Stefano Zecchi: “Le Foibe furono un orrore della guerra, l’esodo una vergogna della Repubblica”
Esce oggi “Una vita per Pola”, adattamento “fumettistico” per i tipi di Ferrogallico di “Quando ci batteva forte il cuore”, di Stefano Zecchi, filosofo, docente di Estetica, già assessore alla Cultura nel Comune di Milano con Gabriele Albertini. Riceviamo e pubblichiamo l’intervista all’autore di Massimilano Mazzanti.
Professor Zecchi, partiamo dal “forma”: è un esordio anche per lei, questo ingresso nel mondo del “Graphic novel”, cosa l’ha spinta ad accettare la proposta della “Ferrogallico”?
“L’idea di poter accedere a un linguaggio più immediato, se si vuole anche semplice e diretto, una cifra comunicativa più accessibile ai giovani di oggi”.
Come giudica l’interpretazione di Giuseppe Botte, il disegnatore e l’adattamento del testo di Federico Goglio: si riconosce nel risultato che oggi è a disposizione dei lettori?

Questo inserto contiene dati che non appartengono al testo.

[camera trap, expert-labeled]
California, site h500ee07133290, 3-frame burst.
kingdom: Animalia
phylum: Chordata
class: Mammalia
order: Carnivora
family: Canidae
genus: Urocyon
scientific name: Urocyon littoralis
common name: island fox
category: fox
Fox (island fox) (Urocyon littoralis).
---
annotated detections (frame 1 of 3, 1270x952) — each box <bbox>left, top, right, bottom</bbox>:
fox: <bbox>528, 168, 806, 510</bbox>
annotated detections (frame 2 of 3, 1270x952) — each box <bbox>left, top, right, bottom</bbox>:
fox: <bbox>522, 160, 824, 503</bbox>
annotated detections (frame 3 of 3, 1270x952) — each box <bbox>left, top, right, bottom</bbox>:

“Goglio è stato fedele al romanzo, per quanto fosse possibile data la differenza dei formati, e di Botte ho apprezzato la linea moderna, la capacità d’interpretare col disegno le immagini del mio racconto senza ammiccamenti, ma cogliendo la drammaticità e la problematicità della storia che ho voluto raccontare”.
Una storia, professore, che non le appartiene direttamente…
“È vero, è la storia di mia nonna, triestina, di mio padre che mi portava a vedere l’arrivo dei profughi da quelle che si chiamavano terre irredente. E che mi ammoniva a ricordare quello che vedevo. Una storia che era entrata anche in casa, ospitando per un certo periodo dei profughi, ma che, negli anni della gioventù e della prima maturità avevo rimosso”.
A un certo, punto, però, è riaffiorata nella sua memoria?
“Fu il sindaco Albertini, quando dovetti occuparmi di organizzare gli eventi della prima celebrazione della Giornata del Ricordo. Fu in quell’occasione che mi sentii spinto a dare voce ai ricordi: non con un saggio storico, che non era nelle mie corde, ma attraverso la narrazione di vissuti personali. Che racchiudono, però, il dramma della storia”.
La storia di centinaia e centinaia di migliaia di italiani trattati, a dir poco, con distacco, dal resto del Paese.
“Con la pubblicazione di questi romanzi, ho ricevuto anche un piccolo riconoscimento dalla Presidenza della Repubblica, ho vinto il premio “Tommaseo”. Ma la soddisfazione maggiore e più significativa l’ho avuta nell’entrare in contatto con una comunità di uomini e di donne. Che ancor oggi si distinguono per la grande umanità e l’immensa dignità che hanno maturato nel vivere e nel dover superare il dramma delle Foibe. E, faccia attenzione, soprattutto quello dell’Esodo“.
Un dramma che, proprio in occasioni come quelle di oggi, qualcuno tende a minimizzare.
“Si, ma faccia attenzione: è solo una questione politica che, proprio perché strumentale, si concentra solo sull’orrore delle Foibe. E, nel negare questo orrore, riduce tutto alle vicende strettamente legate alla guerra. Al contrario, quello dell’Esodo è stato un dramma della Repubblica: una vergogna proprio di questa nostra società: che additò questa umanità splendida e ferita così profondamente come fatta di persone di cui diffidare, da guardare con sospetto, da sparpagliare in cento città diverse.
Un’umanità che lei ha voluto tratteggiare dal punto di vista familiare, intimo, non retorico.
“Una vita per Pola” è anche la storia di un papà, in cui i tradizionali ruoli dei genitori si scambiano: la madre, nella mia narrazione, è la maestra – figura culturale importantissima nell’Italia del primo Novecento e dell’immediato dopoguerra -. Irredentista, attiva nel difendere l’identità; il padre, quindi, diventa la “figura di salvezza”, che accompagna il figlio nella realtà dell’esodo e ne custodisce le radici”.
Un’ultima domanda: lei, nell’introduzione al fumetto, parla di “fedeltà della memoria”. Qui ha ricordato che, anche lei, in una parte della sua vita, era stato “infedele” a questa memoria. Perché si tende a non ricordare, a volte o in certi casi?
“Per non soffrire, per dimenticare aspetti dell’esistenza che non sono piacevoli, che non sembrano belli. Poi, però, arriva il momento in cui si capisce che ricordare chiaramente ciò che è stato, come nel caso degli italiani di Pola e delle altre terre irredente, è un autentico segno di civiltà“.